Eleven-year-old Sherie of Tampa, Florida, is a middle child whose mom, Sandra, insists that she treats all three of her children equally. Not according to Sherie: "My older sister is Mom's best friend. My younger brother is her baby. And I'm kind of ignored in the middle." Sherie admits to keeping a tally of her mom's signs of affection. She says her mother has attended more of her sister's and brother's sports events than she has hers.

Faber notes the flip side: Many favored children would happily forgo their title. "They hate being regarded as special, because then they have to live up to it," she explains. "Some have also complained that their siblings hate them for it. That's a big, sad price to pay."

How Preferring One Child Hurts You

When favoritism happens, it's as hard on the parent as it is on the kid. You can't control the temperament of your children, and it's likely one kid will pull on you more, especially at certain points. Parents who are aware of their preferences say they feel ashamed, deficient, and guilty.

But Nancy Samalin, who runs Parent Guidance Workshops in New York City, says they needn't be so hard on themselves. "It's normal to feel this way," she says. "Don't beat yourself up about having these feelings as long as you keep mum. And if you feel guilty about neglecting one child, that's a sign that you need to change your behavior. Use your guilt productively." (We tell how in "Evening the Score.")

Incidentally, playing favorites isn't always a permanent state. "The reassuring thing about favoritism is that it doesn't stay the same," says Samalin. "It shifts. Favorites aren't necessarily favorites for life."

Evening the Score

Some child-rearing experts say that the primitive contest among siblings is no more than a natural law of the human jungle.
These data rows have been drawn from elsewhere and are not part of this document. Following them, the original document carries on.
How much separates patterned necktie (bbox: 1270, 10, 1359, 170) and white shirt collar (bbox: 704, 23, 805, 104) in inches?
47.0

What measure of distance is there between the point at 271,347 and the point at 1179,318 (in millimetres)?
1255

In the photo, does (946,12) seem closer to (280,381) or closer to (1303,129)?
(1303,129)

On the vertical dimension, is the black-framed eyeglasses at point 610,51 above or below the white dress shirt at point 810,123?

As long as parental favoritism isn't voiced or acted on too strongly, they believe, it doesn't do any damage. Indeed, some parents hold the same opinion. As one Detroit dad puts it, "By staking out claim to their parents' attention, kids learn coping skills and the ways of the world, and I don't think that's so bad."
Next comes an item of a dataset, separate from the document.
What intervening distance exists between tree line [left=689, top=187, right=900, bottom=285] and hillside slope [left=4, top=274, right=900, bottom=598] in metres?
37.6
Still, most parents try to compensate. Spending time together, experts agree, is the best way to get closer to the kid who's out of favor. "All kids love to feel you're concentrating just on them, that this is a special time that you value as much as they do," Faber says.

For example, Erica of New York City has twin sons, 9-year-old Max and Nick. Rambunctious Max has always demanded more of his mother's attention. "He gets into fights and requires more parent-teacher conferences because of his active, competitive nature," says Erica. "We simply spend more time and energy focused on Max. And we reward his good behavior with gifts. Nick is just sort of there, in the background. Sometimes, I feel that Nick behaves so well because he knows this family can't afford more stormy behavior."
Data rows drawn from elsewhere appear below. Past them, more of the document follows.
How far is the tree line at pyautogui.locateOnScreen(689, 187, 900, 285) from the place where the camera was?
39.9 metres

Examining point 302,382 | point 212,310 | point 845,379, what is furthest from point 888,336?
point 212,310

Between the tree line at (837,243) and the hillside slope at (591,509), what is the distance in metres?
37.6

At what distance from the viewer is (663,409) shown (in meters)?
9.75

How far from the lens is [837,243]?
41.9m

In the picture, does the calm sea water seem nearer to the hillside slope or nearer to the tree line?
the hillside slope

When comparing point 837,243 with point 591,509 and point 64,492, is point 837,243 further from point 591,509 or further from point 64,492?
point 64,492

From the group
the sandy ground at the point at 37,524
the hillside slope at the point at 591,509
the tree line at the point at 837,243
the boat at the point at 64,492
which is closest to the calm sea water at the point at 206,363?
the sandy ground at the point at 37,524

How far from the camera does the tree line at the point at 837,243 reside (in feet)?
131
Erica has recently tried to make it up to Nick by giving him more attention. She now divides things equally between her boys: the hours she's alone with each, the sports matches she attends, the homework she helps with. "I'm so careful to dole out the same number of gifts of the same value," she says. "I'm conscious of how the boys are eyeing my behavior." What also works: finding activities, from art to sports, that you can all do together, so kids get used to sharing your attention.

How to handle those times when the talented or charming child is lapping up your attention? Celebrate your star, but don't go overboard. "Moms have said to me, 'Why should I deprive my child of the attention she deserves?'" says Anthony E. Wolf, author of The Secret of Parenting: How to Be in Charge of Today's Kids Without Threats or Punishment (Farrar Straus & Giroux). But Wolf advocates that tempering praise for a child can benefit her as well as her siblings. Tell her you're proud, but focusing "too much attention on her achievements could make her feel that she needs to accomplish more to get love," Wolf explains.

Faber recommends that if a child asks, "Who do you love most?" parents don't respond, "I love you all equally." Instead, answer: "You are my only Katie. In the whole world, no one has your thoughts, your feelings, your way of doing things. I am so lucky you were born to me." To be loved for who you are is to be loved as much as anyone can be, Faber says.